» **Goal of the exercise**: Can you set out every line of the records below as a numbered list, with blank lines left out?

» **Data entries**:
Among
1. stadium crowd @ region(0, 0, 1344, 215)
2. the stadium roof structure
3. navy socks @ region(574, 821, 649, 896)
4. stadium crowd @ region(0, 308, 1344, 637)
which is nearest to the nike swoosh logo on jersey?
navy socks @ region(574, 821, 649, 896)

» **Task response**:
1. Among
2. 1. stadium crowd @ region(0, 0, 1344, 215)
3. 2. the stadium roof structure
4. 3. navy socks @ region(574, 821, 649, 896)
5. 4. stadium crowd @ region(0, 308, 1344, 637)
6. which is nearest to the nike swoosh logo on jersey?
7. navy socks @ region(574, 821, 649, 896)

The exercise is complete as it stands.